Ülkede enflasyon, 2016’da nükleer muahedenin yürürlüğe girerek yaptırımların kaldırıldığı periyotta 26 yıl ortadan sonra birinci sefer yüzde 9’a geriledi. ABD’nin geçen yıl muahededen çekilerek yaptırımlar uygulamasıyla ise enflasyon yüzde 52,1’e kadar çıktı. İran İstatistik Merkezinin bilgilerine nazaran, eylül ayına gelindiğinde son bir yıllık enflasyon yüzde 42 oldu. Enflasyonun denetim edilememesi alım gücünü direkt etkiledi. İran’da bu yıl 1 milyon 516 bin tümen olarak belirlenen minimum fiyat, ABD muahededen çekilmeden evvelki süreçte dolar bazında yaklaşık 200 dolara eşitken kelam konusu sayı bugün prestijiyle özgür piyasa kuruna nazaran 134 dolara gerilemiş durumda.
AVRUPA ÜLKELERİ BEKLENTİLERİ KARŞILAMADI
Nükleer muahedenin Avrupalı tarafları Almanya, Fransa ve İngiltere’nin İran’la ticareti kolaylaştırmak ve Avrupalı şirketleri ABD’nin yaptırımlarından korumak için yılbaşında kurdukları AB dayanaklı Instex isimli ödeme sisteminin yalnızca besin ve ilaç ticaretini kapsaması İran’ın yansısını çekti. Petrol ve bağlı eserleri kapsamayan Instex ise hala devreye girmedi.
Avrupa’yı ABD’nin İran aleyhindeki adımlarına karşı etkisiz kalmakla eleştiren Tahran idaresi, anlaşmanın tarafı BM Güvenlik Kurulu üyeleri ve Almanya’dan mutabakatın korunmasını istedi lakin beklentisi karşılanmadı. Bunun üzerine Tahran idaresi, 8 Mayıs’ta muahedenin taraflarının İran’ın çıkarlarını koruyacak adımlar atana kadar iki aylık müddetlerle mutabakattaki taahhütlerini azaltma sürecine gideceğini açıkladı.
İRAN’IN NÜKLEER MUTABAKATTAKİ TAAHHÜTLERİNİ AZALTMA SÜRECİ
İran, bu kapsamda mutabakatta belirtilen uranyum stok ölçüsünü 1 Temmuz’da, zenginleştirilmiş uranyum limitini ise 8 Temmuz’da aştığını duyurdu. Tahran idaresi, 7 Eylül’de mutabakattaki taahhütlerini azaltma kararının üçüncü adımı olarak uranyumu yüzde 20’den fazla zenginleştirme kapasitesine sahip gelişmiş santrifüjler kullanacaklarını açıkladı.
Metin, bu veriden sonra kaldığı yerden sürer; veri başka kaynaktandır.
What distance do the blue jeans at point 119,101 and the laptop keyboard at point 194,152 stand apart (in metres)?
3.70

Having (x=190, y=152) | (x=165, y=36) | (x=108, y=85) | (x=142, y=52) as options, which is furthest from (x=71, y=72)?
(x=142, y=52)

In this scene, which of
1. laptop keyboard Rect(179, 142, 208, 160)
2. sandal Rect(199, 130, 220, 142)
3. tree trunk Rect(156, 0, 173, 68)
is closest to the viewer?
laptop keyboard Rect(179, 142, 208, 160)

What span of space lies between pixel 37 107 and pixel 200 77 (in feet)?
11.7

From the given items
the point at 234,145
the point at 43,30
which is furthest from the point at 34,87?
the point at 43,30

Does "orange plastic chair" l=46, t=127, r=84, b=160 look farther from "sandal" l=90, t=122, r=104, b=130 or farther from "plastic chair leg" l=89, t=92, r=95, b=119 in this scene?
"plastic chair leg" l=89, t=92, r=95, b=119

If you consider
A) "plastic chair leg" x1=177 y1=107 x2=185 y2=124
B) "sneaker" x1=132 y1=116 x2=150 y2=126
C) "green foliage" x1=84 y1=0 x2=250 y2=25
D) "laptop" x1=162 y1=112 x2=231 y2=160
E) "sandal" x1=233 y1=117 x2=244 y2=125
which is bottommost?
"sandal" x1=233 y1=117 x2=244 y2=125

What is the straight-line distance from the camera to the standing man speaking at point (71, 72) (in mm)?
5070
Uranyumu yüzde 20 saflıkla zenginleştirmek nükleer bomba üretimi için gerekli yüzde 90 saflıkta parçalanabilir uranyuma ulaşmak için değerli bir eşik kabul ediliyor. İran, nükleer mutabakatın Avrupalı taraflarının ABD yaptırımlarına karşı petrol satışına imkan sağlayamaması halinde kasım ayının birinci haftasında mutabakattaki taahhütlerini azaltmada dördüncü adımı atmayı planlıyor.